Directive 1
Write out the listing below without any changes. Start at the line containing "find all plates" and continue through the last line of the listing, including both of those lines.

Reading passage
________
From Emotion to Expression: Theoretical Foundations and Resources for Fear Speech
Vigneshwaran Shankaran, Gabriella Lapesa, Claudia Wagner

TL;DR
This paper explores the theoretical foundations of fear speech across disciplines, reviews datasets, and proposes a taxonomy to advance computational research on fear-based communication.
Contribution
It bridges multiple disciplinary perspectives, reviews existing datasets, and introduces a taxonomy to facilitate future fear speech research.
________
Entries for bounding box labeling
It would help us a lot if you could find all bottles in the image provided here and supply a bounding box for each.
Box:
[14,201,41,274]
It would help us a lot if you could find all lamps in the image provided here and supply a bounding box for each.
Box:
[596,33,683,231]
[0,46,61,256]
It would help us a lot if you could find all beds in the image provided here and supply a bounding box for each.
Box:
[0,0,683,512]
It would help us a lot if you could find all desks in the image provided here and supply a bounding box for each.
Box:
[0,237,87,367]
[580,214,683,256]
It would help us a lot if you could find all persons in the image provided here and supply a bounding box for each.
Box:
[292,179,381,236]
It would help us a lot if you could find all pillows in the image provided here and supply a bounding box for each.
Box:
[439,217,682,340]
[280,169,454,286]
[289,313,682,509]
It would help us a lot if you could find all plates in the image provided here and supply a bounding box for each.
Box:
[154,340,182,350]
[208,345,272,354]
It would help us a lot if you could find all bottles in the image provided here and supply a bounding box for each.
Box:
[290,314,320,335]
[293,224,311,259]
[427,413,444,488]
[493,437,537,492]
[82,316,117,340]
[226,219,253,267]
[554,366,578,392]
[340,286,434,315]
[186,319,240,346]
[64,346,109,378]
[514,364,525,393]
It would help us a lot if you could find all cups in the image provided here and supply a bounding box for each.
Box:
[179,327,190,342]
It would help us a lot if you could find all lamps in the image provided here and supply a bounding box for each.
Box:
________
Directive 2
Extract the full summary of the fear speech paper above, word for word.

Reply 1
It would help us a lot if you could find all plates in the image provided here and supply a bounding box for each.
Box:
[154,340,182,350]
[208,345,272,354]
It would help us a lot if you could find all bottles in the image provided here and supply a bounding box for each.
Box:
[290,314,320,335]
[293,224,311,259]
[427,413,444,488]
[493,437,537,492]
[82,316,117,340]
[226,219,253,267]
[554,366,578,392]
[340,286,434,315]
[186,319,240,346]
[64,346,109,378]
[514,364,525,393]
It would help us a lot if you could find all cups in the image provided here and supply a bounding box for each.
Box:
[179,327,190,342]
It would help us a lot if you could find all lamps in the image provided here and supply a bounding box for each.
Box:

Reply 2
From Emotion to Expression: Theoretical Foundations and Resources for Fear Speech
Vigneshwaran Shankaran, Gabriella Lapesa, Claudia Wagner

TL;DR
This paper explores the theoretical foundations of fear speech across disciplines, reviews datasets, and proposes a taxonomy to advance computational research on fear-based communication.
Contribution
It bridges multiple disciplinary perspectives, reviews existing datasets, and introduces a taxonomy to facilitate future fear speech research.